Pasukan Ukraina terus lakukan perlawanan terhadap Rusia. Foto: Anadolu
Moskow: Rusia menuntut adanya jaminan keamanan ‘mutlak’ dalam setiap perjanjian damai dengan Ukraina. Syarat lainnya termasuk penolakan dari negara-negara NATO untuk menerima Kyiv sebagai anggota dan komitmen bahwa Ukraina akan tetap berstatus netral.
Pernyataan ini disampaikan oleh Wakil Menteri Luar Negeri Rusia, Alexander Grushko, dalam wawancaranya dengan media Rusia, Izvestia, yang diterbitkan pada Senin 17 Maret 2023.

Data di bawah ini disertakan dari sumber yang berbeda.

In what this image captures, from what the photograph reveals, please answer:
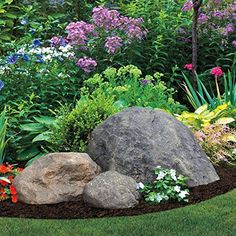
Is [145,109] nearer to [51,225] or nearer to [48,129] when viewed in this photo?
[48,129]

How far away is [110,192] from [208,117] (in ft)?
7.49

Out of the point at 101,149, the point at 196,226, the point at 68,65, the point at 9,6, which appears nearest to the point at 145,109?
the point at 101,149

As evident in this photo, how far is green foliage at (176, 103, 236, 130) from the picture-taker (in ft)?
25.0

"Kami akan menuntut agar jaminan keamanan mutlak menjadi bagian dari perjanjian ini," ujar Grushko, menegaskan bahwa salah satu poin utama yang diminta Moskow adalah status netral Ukraina dan larangan bagi negara-negara NATO untuk memasukkan Kyiv ke dalam aliansi tersebut.
Pernyataan ini disampaikan di tengah upaya Presiden Amerika Serikat, Donald Trump, yang berusaha mendapatkan dukungan Presiden Rusia, Vladimir Putin, atas usulan gencatan senjata selama 30 hari yang telah disetujui Ukraina pekan lalu.

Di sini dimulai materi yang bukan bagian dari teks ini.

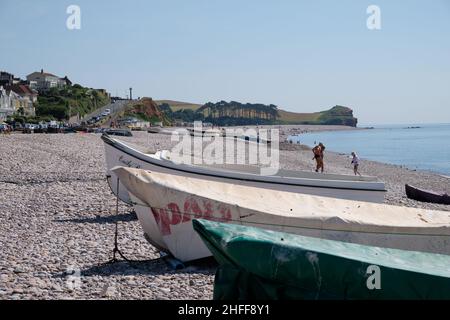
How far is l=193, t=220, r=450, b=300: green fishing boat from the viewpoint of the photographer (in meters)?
5.46

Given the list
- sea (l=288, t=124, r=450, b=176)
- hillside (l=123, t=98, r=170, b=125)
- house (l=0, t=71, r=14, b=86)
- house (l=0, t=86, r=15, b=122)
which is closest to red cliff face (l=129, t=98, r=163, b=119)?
hillside (l=123, t=98, r=170, b=125)

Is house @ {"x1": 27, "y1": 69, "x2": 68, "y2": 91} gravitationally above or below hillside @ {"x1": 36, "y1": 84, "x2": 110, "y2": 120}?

Menurut Utusan Khusus AS, Steve Witkoff, Trump dijadwalkan berbicara langsung dengan Putin dalam pekan ini untuk membahas langkah konkret dalam mengakhiri perang yang telah berlangsung selama tiga tahun di Ukraina.
Rusia tolak kehadiran pasukan NATO di Ukraina
Grushko juga menegaskan kembali sikap tegas Kremlin yang menolak keras segala bentuk kehadiran pasukan pengamat NATO di wilayah Ukraina. Pernyataan ini merespons kesiapan Inggris dan Prancis yang menyatakan kesediaan mereka mengirim pasukan penjaga perdamaian untuk memantau gencatan senjata di Ukraina. Perdana Menteri Australia, Anthony Albanese, juga menyatakan bahwa negaranya terbuka terhadap permintaan tersebut.
"Tidak peduli dalam bentuk apapun pasukan NATO dikerahkan di wilayah Ukraina, apakah atas nama Uni Eropa, NATO, atau kapasitas nasional kehadiran mereka di zona konflik berarti mereka menjadi pihak yang terlibat langsung dalam konflik ini, dengan segala konsekuensinya," tegas Grushko, seperti dikutip
Channel News Asia, Senin 17 Maret 2025.
Meski demikian, Rusia membuka kemungkinan adanya misi sipil yang tidak bersenjata untuk memantau implementasi perjanjian damai, namun hanya setelah kesepakatan tersebut benar-benar tercapai.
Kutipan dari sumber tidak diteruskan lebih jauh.